* **Source text**:
Using character-compatibility matrices in haploblock discovery.

Haplotype blocks (haploblocks) are contiguous stretches of DNA that have not been affected by recombination since the haplotype first evolved. Absence of recombination increases non-random association of alleles at polymorphic sites within the haploblock, and subsequently those polymorphic sites are mutually phylogenetically concordant. These properties enable efficient mapping of disease-associated loci, and enhances our ability to uncover historic demographic events and understand natural selection at discrete genomic regions. Common methods of discovering haploblocks can be divided into two groups: 1) linkage disequilibrium (LD) based methods and 2) methods based on gametic evidence of recombination (e.g. four-gamete test [FGT]). LD-based haploblock discovery methods lack specificity as they can tolerate a degree of recombination-induced noise, which leads to spurious block boundaries. Conversely, the FGT lacks sensitivity towards mutational noise. However, as diploid genomes are spanned by recurrent and back mutations, thereby causing haploblock boundaries to terminate prematurely and thus reducing the number of markers within a haploblock. In contrast to LD-based methods or the FGT, character-compatibility (Co) is another recombination-based method that can allow for removal of mutational noise thus retaining the specificity of the FGT without false-positive haploblock boundaries, as may be discovered by LD-based methods. We have for the first time employed Co-matrices to discover haploblocks in a single population from the 1000 Genomes Project dataset, and compared them to haploblocks discovered with LD-matrices. Our preliminary results suggest that haploblocks discovered using Co-matrices are more phylogenetically concordant and their boundaries terminate earlier than those discovered with LD-matrices, suggesting haploblocks discovered by LD-matrices erroneously extend over recombination points. Given increased specificity and sensitivity of Co compared to the LD-based and the FGT methods respectively, Co may significantly impact our ability to understand the evolutionary history of discrete regions of the human genome, with further possibilities for disease loci mapping.

* **Activities**:
1. For each statement, say whether it agrees with the abstract on haploblock discovery above, and quote the words that decide it. (a) The four-gamete test lacks sensitivity towards mutational noise. (b) The haploblocks were discovered across several populations of the 1000 Genomes Project dataset. (c) Haploblocks found with Co-matrices had boundaries that ended later than those found with LD-matrices.
2. According to the abstract on haploblock discovery above, why do LD-based haploblock discovery methods lack specificity?

* **Provided records**:
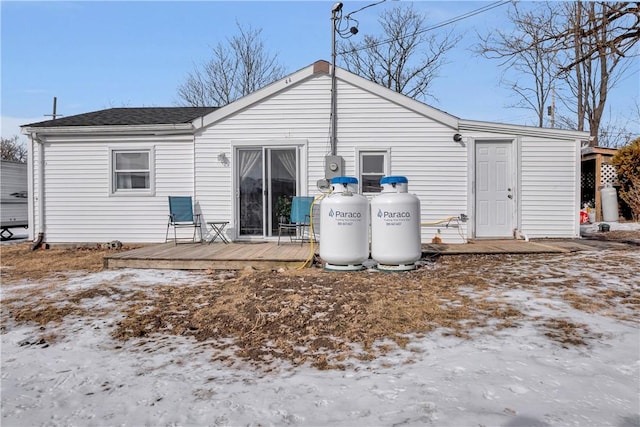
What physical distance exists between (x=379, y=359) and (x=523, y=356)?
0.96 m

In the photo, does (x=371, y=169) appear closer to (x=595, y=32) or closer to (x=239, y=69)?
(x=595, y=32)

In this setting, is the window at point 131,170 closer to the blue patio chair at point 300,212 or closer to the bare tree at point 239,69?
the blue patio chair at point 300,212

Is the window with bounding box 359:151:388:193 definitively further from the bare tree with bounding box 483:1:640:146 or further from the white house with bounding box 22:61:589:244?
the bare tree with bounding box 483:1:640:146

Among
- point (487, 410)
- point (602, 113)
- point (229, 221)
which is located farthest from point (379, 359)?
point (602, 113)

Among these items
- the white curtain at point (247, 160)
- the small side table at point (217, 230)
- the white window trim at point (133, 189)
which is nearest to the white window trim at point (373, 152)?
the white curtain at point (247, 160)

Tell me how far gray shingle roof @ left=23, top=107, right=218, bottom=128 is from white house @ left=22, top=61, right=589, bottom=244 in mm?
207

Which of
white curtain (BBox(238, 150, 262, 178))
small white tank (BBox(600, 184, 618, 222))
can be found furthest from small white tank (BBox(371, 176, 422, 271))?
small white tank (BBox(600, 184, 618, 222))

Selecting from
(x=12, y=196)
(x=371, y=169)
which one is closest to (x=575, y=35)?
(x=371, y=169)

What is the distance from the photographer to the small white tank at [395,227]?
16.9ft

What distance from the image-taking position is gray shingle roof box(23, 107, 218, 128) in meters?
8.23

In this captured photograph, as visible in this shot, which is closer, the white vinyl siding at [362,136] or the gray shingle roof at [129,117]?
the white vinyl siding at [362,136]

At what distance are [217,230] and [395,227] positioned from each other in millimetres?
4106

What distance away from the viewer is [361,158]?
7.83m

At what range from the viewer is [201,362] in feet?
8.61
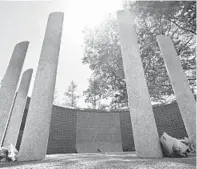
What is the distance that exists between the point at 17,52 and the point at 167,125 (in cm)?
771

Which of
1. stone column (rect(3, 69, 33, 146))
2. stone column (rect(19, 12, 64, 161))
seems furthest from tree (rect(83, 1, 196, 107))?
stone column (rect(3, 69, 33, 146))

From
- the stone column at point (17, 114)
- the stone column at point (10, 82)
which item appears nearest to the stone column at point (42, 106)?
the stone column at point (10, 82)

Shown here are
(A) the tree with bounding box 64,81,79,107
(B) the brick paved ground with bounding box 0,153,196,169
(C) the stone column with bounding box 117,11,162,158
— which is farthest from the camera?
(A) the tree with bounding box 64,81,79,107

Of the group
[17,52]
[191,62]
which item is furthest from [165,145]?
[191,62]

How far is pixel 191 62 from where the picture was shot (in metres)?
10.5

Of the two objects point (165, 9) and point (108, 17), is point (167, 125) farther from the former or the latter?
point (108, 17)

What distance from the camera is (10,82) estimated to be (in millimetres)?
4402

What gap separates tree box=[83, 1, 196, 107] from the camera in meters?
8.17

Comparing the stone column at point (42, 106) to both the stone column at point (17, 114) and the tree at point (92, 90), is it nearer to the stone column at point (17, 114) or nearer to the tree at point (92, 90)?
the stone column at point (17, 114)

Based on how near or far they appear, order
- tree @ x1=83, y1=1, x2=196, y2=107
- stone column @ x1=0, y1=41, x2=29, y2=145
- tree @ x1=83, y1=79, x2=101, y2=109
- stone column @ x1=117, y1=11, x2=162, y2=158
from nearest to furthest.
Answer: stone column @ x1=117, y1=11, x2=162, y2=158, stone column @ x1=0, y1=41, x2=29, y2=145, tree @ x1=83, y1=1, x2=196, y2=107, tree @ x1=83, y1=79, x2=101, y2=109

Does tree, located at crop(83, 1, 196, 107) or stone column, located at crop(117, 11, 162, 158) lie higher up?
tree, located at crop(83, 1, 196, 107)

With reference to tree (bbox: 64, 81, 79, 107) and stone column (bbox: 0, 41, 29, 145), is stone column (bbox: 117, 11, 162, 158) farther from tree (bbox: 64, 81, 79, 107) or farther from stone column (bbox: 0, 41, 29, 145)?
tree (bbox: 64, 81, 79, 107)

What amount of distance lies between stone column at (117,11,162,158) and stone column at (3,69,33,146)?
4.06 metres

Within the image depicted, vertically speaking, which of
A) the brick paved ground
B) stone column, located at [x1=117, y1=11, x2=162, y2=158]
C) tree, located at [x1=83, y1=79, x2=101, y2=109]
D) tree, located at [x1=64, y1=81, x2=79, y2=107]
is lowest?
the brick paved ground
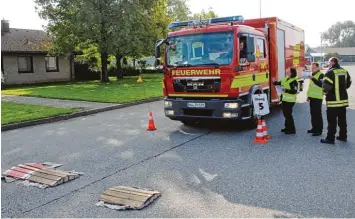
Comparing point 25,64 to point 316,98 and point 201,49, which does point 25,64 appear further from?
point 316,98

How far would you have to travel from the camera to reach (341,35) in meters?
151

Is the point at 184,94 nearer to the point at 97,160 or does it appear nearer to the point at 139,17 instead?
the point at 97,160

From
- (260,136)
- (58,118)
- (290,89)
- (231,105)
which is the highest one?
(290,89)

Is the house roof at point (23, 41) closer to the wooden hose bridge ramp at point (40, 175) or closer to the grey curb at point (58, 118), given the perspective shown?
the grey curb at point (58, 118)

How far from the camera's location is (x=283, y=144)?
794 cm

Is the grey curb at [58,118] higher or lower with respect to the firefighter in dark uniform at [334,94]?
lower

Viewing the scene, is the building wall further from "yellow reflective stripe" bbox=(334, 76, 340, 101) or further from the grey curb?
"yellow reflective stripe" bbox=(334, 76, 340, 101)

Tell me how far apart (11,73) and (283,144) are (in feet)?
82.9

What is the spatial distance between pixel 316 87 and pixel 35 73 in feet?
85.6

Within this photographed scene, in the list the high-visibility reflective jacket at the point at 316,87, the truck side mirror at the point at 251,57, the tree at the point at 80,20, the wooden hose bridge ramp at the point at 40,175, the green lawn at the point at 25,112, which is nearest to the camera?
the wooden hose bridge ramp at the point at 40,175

* **Answers below**:
1.
(a) Yes: "Conversely, the FGT lacks sensitivity towards mutational noise."
(b) No: "in a single population from the 1000 Genomes Project dataset"
(c) No: "their boundaries terminate earlier than those discovered with LD-matrices"

2. LD-based methods can tolerate a degree of recombination-induced noise. This leads to spurious block boundaries.